Number of highly cited publications. There is contradictory evidence for this indicator. However, all sources agree that Europe is not in the lead. I would expect the US and China to be in the same ballpark, with trend lines favoring China. The sources where I can best determine that they actually analyzed highly cited work seem to favor the US (AI Index 2018, Allen Institute analysis). I could not find evidence for machine learning specifically, since the US National Artificial Intelligence Research and Development Strategic Plan does not include analysis for highly cited work.

AI Index 2018 (p. 17): Looking at the Scopus database, the authors find US-affiliated authors leading in terms of Field-Weighted Citation Impact, followed by European- and Chinese-affiliated ones. Similar to the raw number of AI papers in the database, China seems to be gaining ground on Europe, judging from the trend line over the past few years (see graph below) The latest numbers are from 2016.
China AI Development Report 2018 (p. 20f.): Using the Web of Science database, this report puts China in the lead ahead of the US and any European country, both for the decade between 2007 and 2017 and in terms of annual output in 2017. Aggregating all European countries out of the top 10 from 2007 to 2017 (the UK, Germany, France, Italy, Spain), they almost catch up to the US and China, reaching 2,096 highly cited papers, compared to 2,241 and 2,349, respectively.
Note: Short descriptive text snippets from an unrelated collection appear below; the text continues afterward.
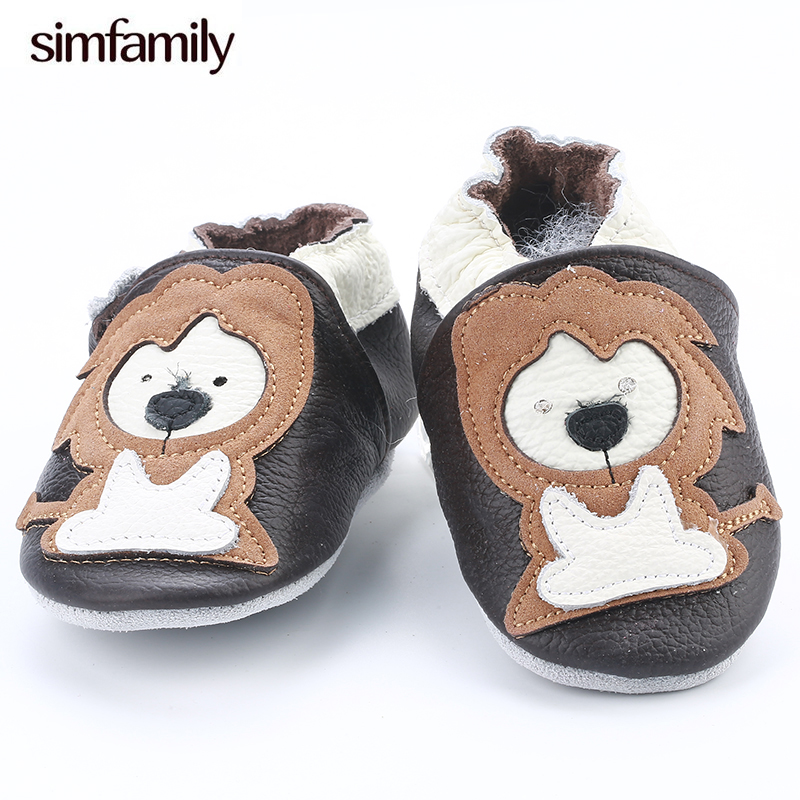 [simfamily]NEW Genuine Cow Leather Baby Moccasins Soft Soled Toddlers Infant Baby Shoes Boys Girls Newborn Shoes First Walkers
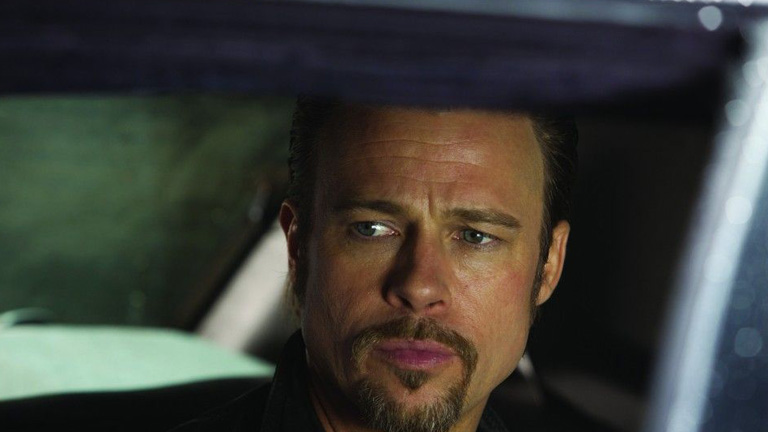 Días de Cine-Andrew Dominik dirige 'Mátalos suavemente', drama criminal protagonizado por Brad Pitt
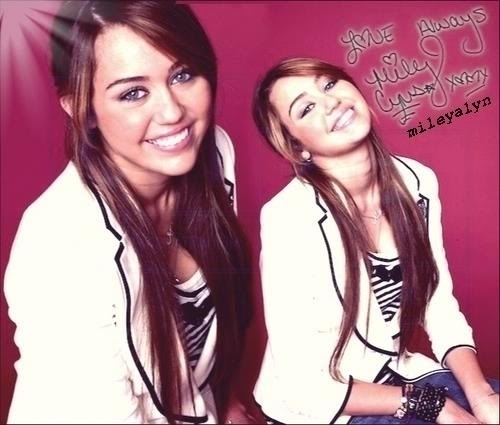 Miley! My Sisters Idol!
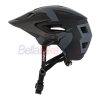 Casca copii O'Neal Dirt Lid Youth Junkie, alba Casca enduro ONeal Defender 2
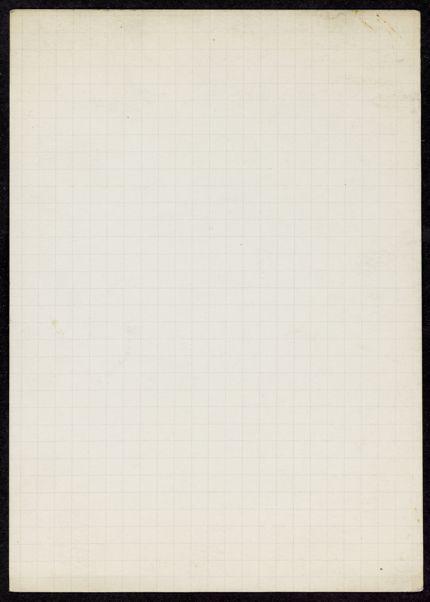 Eric Delimal Blank card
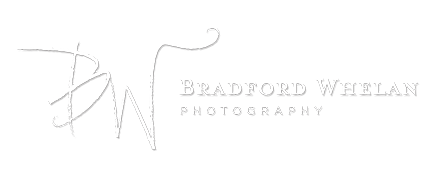 bradford whelan photography
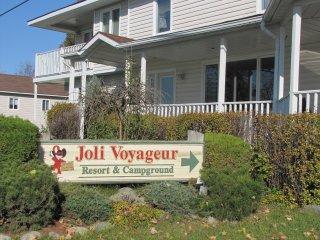 Joli Voyageur Resort & Campground - Lavigne vacation rentals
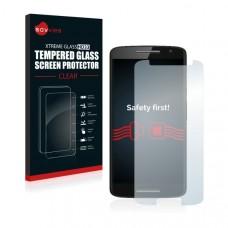 Ochranné tvrdené sklo pre Motorola Moto X Play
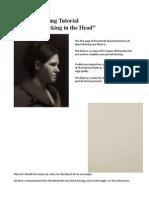 Portrait Drawing Tutorial .pdf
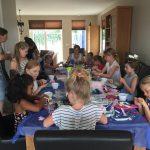 Kinderfeestje externe locatie | Dagbesteding en Individuele Begeleiding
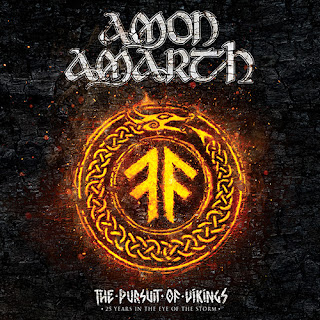 "Το βίντεο των Amon Amarth για το ""Guardians of Asgaard"" από το album ""The Pursuit of Vikings"""
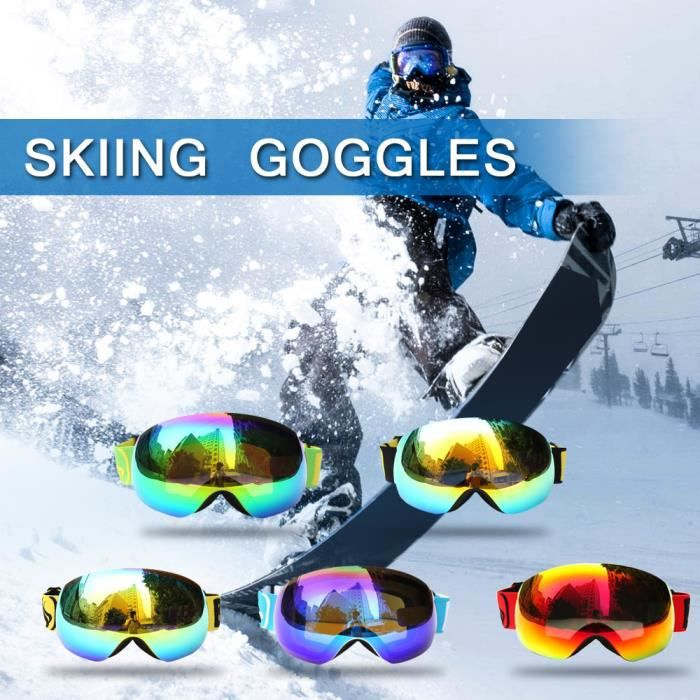 a3dd9834fbb299 LUNETTES DE MONTAGNE SNOW-4504 Lunettes de ski d hiver Protection UV400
The same applies to “hot papers.” Unfortunately, I do not know how they operationalized either “highly cited” or “hot.” Eyeballing combined European output in 2017 alone; China is still in the lead with an increasingly large margin, ahead of the US and Europe, which seem to be roughly tied (see graph below).
Global Artificial Intelligence Industry Data Report 2019: They use the same database as the China AI Development Report 2018 and seem to find very similar numbers.
2018 World AI Industry Development Blue Book (p. 15): The authors state that the Chinese share of the output of highly cited AI papers has risen from “less than 15% in 2008 to 47% in 2017.” Since they rely on an inaccessible primary source and do not provide a methodology, I find it hard to determine the reliability of this claim.
Analysis by the Allen Institute for Artificial Intelligence (2019)^[4]: Using data from the Semantic Scholar project, the authors examined the distribution between the US and China for highly cited AI papers (top 50%, top 10%, and top 1% in terms of citation count). For the top 50% of papers in 2018, the US and China account for ~25% each; for the top 10%, the US accounts for 29% and China for 26.5%; and for the top 1%, the US accounts for ~36% and China for ~30%. Extrapolating from past trends, the authors expect China to take the lead in 2020 (top 10%) and 2025 (top 1%), respectively. However, they did not include an assessment of European institutions and could not provide numbers upon request. Given the combined share of US and Chinese publications, it is very unlikely that Europe enjoys a decisive lead. At the same time, it also seems implausible that they lag very far behind. It seems sensible to assume that European countries make up between 50% and 80% of the respective remaining shares, which would make them competitive in the top 50% and top 10% of papers, but likely not competitive in the top 1% of papers. However, I do not give this estimate much weight.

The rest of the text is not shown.